By a stroke of someone else's misfortune, we can fairly closely date the building of the tower. It was the gift of William Bigod to the monks of Thetford. The Bigods were a family more usually associated with Suffolk, and the border is just two miles from here. They were a ruthless family, rich and powerful, and they used their muscle to increase that wealth and power. They held Suffolk and south Norfolk under their vicious thumb. William of Normandy was content to leave the running of a large part of East Anglia to their merciless grip, concentrating his energies on those upstarts in the Fens, who had the gall to actually fight back.
Bigod met a watery fate in November 1120, going down in the ship that also drowned William, heir to the English throne. Arthur Mee calls this one of the bitterest tragedies that ever cast a shadow round our throne, so I can't imagine what Barmy Arthur would have made of the shenanigans of the current mob. The tower probably dates from about twenty years earlier. The parapet is obviously a 15th century addition.
There was already a church here when Bigod was cracking the whip across the back of his masons, as shown by a circular Saxon window in the north nave wall.
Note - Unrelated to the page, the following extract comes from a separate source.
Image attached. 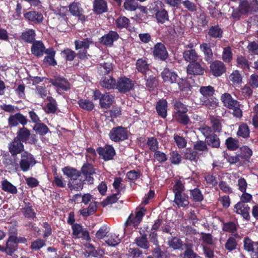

But the great glory of the nave is the high west window, a beautiful hammerbeam roof overhead. The late medieval period was a wealthy one here, and we can be grateful that they decided not to rebuild the tower. Mind you, how anyone would ever be able to demolish such a thing is beyond me.
Inside, a sympathetic 19th century restoration has left lots more evidence of 15th century activity. In the last few years the plaster has been removed at a lower level in the crossing and the chancel, revealing the stairway and a previously unknown doorway. There are late medieval bench ends, including a delightful one which may be a man or a woman with a cooking pot but has also been interpreted as a blacksmith. A dog steals a duck while a cat makes off with a rat, and there is also a splendid elephant with a castle on his back. The carver had obviously heard tell of such beasts, and may even have seen one (they were a common feature of medieval travelling circuses) but if he had then he did not have a very good memory, for he interpreted its trunk as a long beak. He also gave it hoofs.
The tracery font is near-identical to that at neighbouring North Lopham, and the east window of the south aisle, presumably by Powell & Sons, depicts the story of Dorcas. We see her giving clothes she has made to the poor, and then when she dies St Peter is shown examples of her needlework which impress him so much that in the third panel he brings her back to life. Dorcas was a popular subject at the time as an example of a virtuous and charitable woman, but perhaps it is not too fanciful to imagine this had a resonance locally because of the village's considerable weaving industry in the 18th and 19th centuries. In the top lights are St Peter and St Andrew, but in fact the medieval dedication of this church was to St Nicholas. Church dedications fell into disuse for the 250 years or so following the Reformation, and the enthusiastic, well-meaning but often inaccurate 18th century antiquarians who plundered the diocesan archives confused the dedication here with that at North Lopham, and swapped them over.